2019 NY Slip Op 03740
Decided on May 14, 2019
Appellate Division, First Department
Published by New York State Law Reporting Bureau pursuant to Judiciary Law § 431.
This opinion is uncorrected and subject to revision before publication in the Official Reports.


Decided on May 14, 2019
Richter, J.P., Manzanet-Daniels, Webber, Kern, JJ.

9312 158519/17

[*1]In re Adam Kotowski, Petitioner-Appellant,

v

The Port Authority of New York and New Jersey, et al., Respondents-Respondents.




Law Office of Errol A. Brett, Floral Park (Errol A. Brett of counsel), for appellant.

The Port Authority Law Department, New York (Jonathan I. Smith of counsel), for respondents.



Order and judgment (one paper), Supreme Court, New York County (Nancy M. Bannon, J.), entered August 31, 2018, which granted respondents' motion to dismiss the petition seeking, inter alia, to annul respondents' determination, dated June 2, 2017, not to certify petitioner for appointment as a police officer of the Port Authority of New York and New Jersey, and dismissed the proceeding brought pursuant to CPLR article 78, unanimously affirmed, without costs.

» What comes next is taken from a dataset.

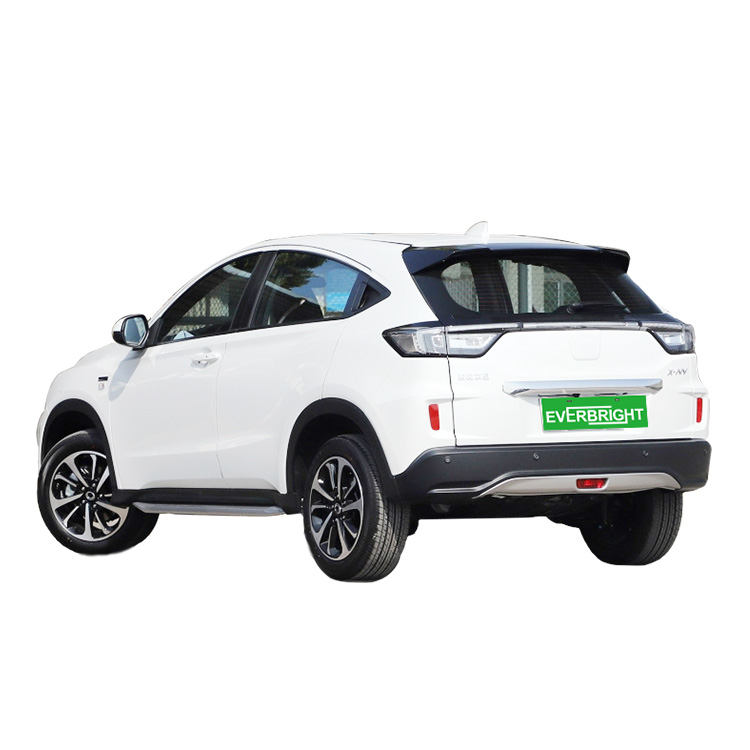 5 Seats Electric SUV Electric Car Without Driving Licence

Respondents' determination was not arbitrary and capricious and had a rational basis (see generally Matter of Peckham v Calogero, 12 NY3d 424, 431 [2009]). Respondent Port Authority "has wide discretion in determining the fitness of candidates[,]

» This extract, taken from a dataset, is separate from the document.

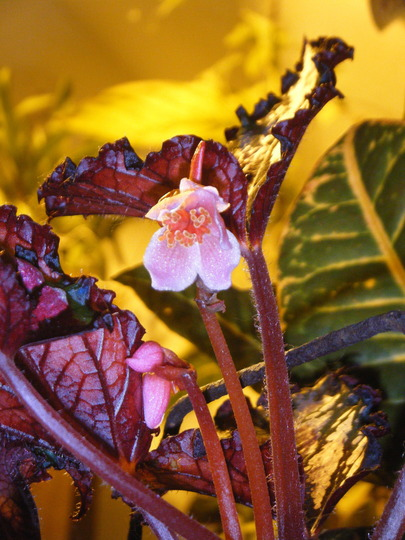 Begonia rex Bud and Blossom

. . . particularly . . . in the hiring of law enforcement officers, to whom high standards may be applied" (Matter of City of New York v New York City Civ. Serv. Commn., 61 AD3d 584, 584 [1st Dept 2009] [internal quotation marks omitted]). Here, respondents reasonably relied on the findings of two psychologists, who, after interviewing petitioner, concluded that, for a variety of reasons, he was psychologically unfit for the position of police officer.

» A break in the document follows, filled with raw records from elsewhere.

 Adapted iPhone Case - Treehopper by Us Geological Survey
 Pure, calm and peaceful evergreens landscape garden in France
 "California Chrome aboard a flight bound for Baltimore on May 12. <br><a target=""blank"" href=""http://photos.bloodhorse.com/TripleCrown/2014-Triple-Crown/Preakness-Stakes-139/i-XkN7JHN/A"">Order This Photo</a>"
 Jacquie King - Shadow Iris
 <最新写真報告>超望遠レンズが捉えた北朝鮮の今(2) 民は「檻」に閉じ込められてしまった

Petitioner did not demonstrate the existence of a triable issue of fact but raised only unsubstantiated allegations and speculation concerning the motives of the psychologists who recommended denial of his application (see Matter of Van Rabenswaay v City of New York, 140 AD3d 596 [1st Dept 2016]; see CPLR 7804[h]). Nor did petitioner demonstrate that further discovery was warranted under the circumstances (see Stapleton Studios v City of New York, 7 AD3d 273, 275 [1st Dept 2004]).

We have considered petitioner's remaining contentions and find them unavailing.

THIS CONSTITUTES THE DECISION AND ORDER

OF THE SUPREME COURT, APPELLATE DIVISION, FIRST DEPARTMENT.